Well, here’s something interesting. The Sony Xperia XZ Premium is a 2017 flagship that is most notable for its 4K HDR display, but there’s another hidden trick up its sleeve: Its display panel actually supports a high frame rate 120Hz mode like the Razer Phone. Rumors of this hidden screen mode have been floating around the Internet since around the time of the device’s launch, but because it requires a modification to the kernel to enable, not many users have been able to actually test it. Recently, however, we’ve been hearing that many users have started to test this hidden screen mode…and the results are pretty inconsistent, unfortunately.
For context, the Xperia XZ Premium display panel supports 3 screen modes: 1080p@60fps, 2160p@60fps, and lastly the disabled 1080p@120fps mode. This disabled high frame rate mode can be enabled by reverting this commit to the display panel configuration in the kernel source code.
Thanks to the Sony Open Device Program which supports the Xperia XZ Premium for its latest Android Oreo release (and even on Linux kernel version 4.4!), it’s fairly easy for developers to build a functional AOSP ROM for the device. (Unfortunately, there’s the lingering issue with the DRM keys being wiped when unlocking the bootloader, resulting in shoddy camera performance.) Using the latest sources, XDA Member uditrawat compiled Android 8.1 Oreo for the XZ Premium with support for the 120Hz screen mode.

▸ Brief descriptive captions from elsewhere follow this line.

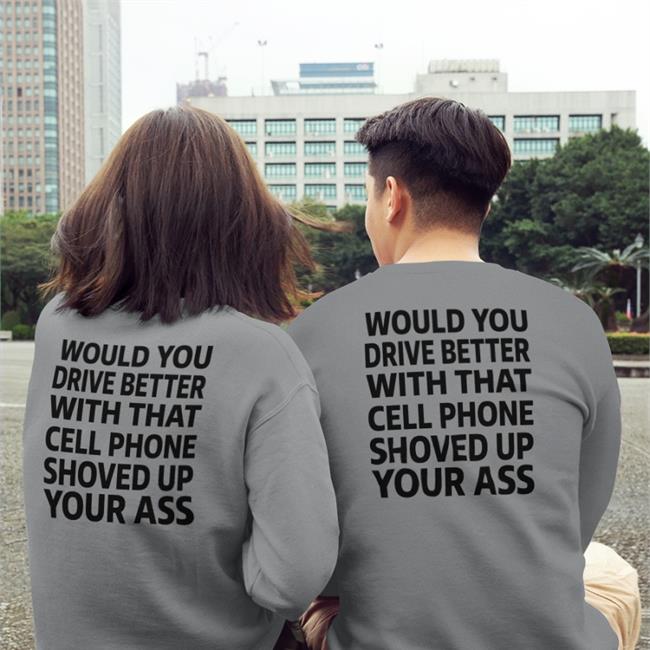 Would You Drive Better With That Cell Phone Shoved Up Your Ass New Shirt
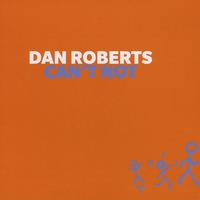 dan roberts - can't not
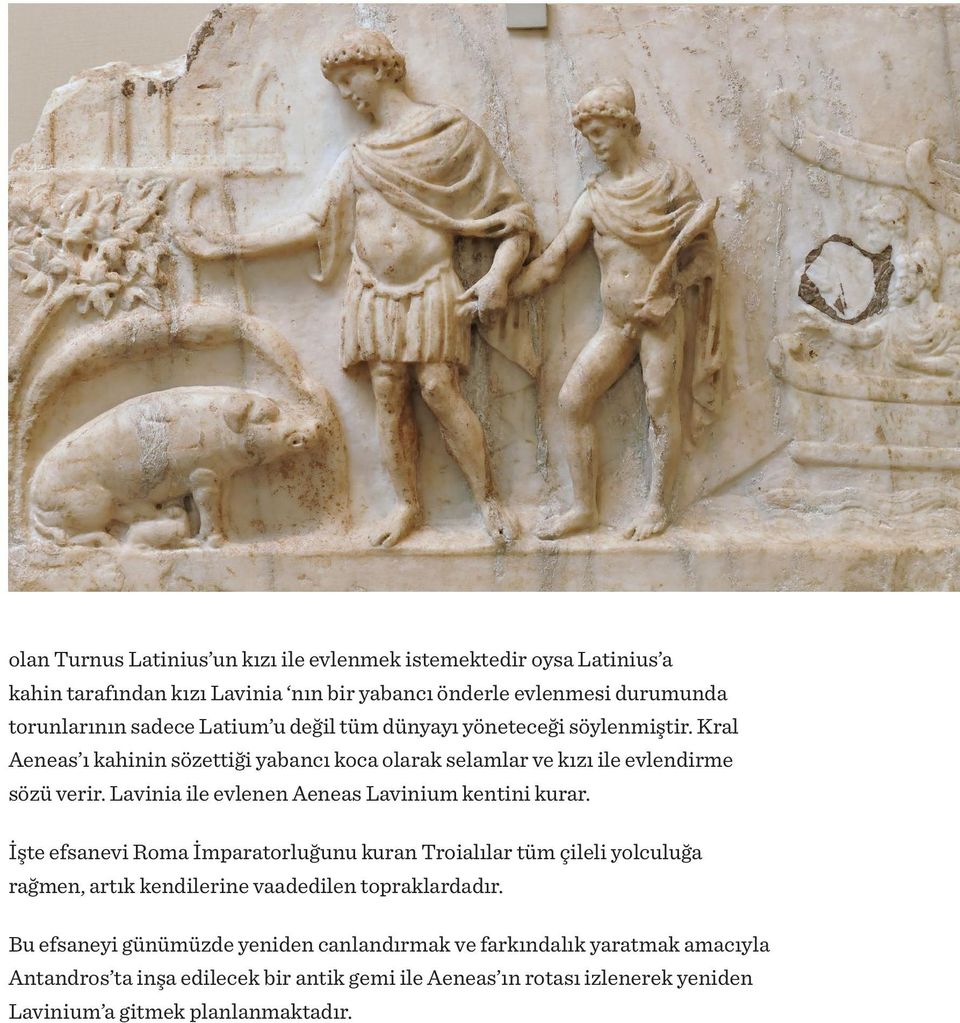 Lavinia ile evlenen Aeneas Lavinium kentini kurar.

According to various members of our forums who tested the build, the results are inconsistent. Some say that it works, while others say it’s nothing but a placebo. Personally, I think if it worked, it would be very easy to notice. Perhaps AOSP doesn’t support high frame rate displays natively and instead requires additional patches to the framework. One tester who flashed a Generic System Image build of LineageOS 15.1 for the Razer Phone reported that the phone ran at 90Hz (the default refresh rate specified in that phone’s kernel), so I’m not too sure of the reason why it doesn’t work for the Sony Xperia XZ Premium.
Regardless, it’s quite an interesting development to watch. There must have been a good reason why the Sony Xperia XZ Premium doesn’t allow for the 120Hz refresh rate out of the box. I don’t think it has to do with performance as the device uses the same system-on-chip as the Razer Phone (the Qualcomm Snapdragon 835), so I’m leaning towards Android compatibility or perhaps display panel inconsistency. Hopefully, developers are able to work out the kinks here to get the Sony Xperia XZ Premium stable at 120Hz, or hopefully, Android P will officially add support for high frame rate displays. Given Sony’s track record with submitting upstream changes to AOSP, I would think that if the company truly wanted the XZ Premium to support the high frame rate mode, we would be seeing support for it in AOSP already.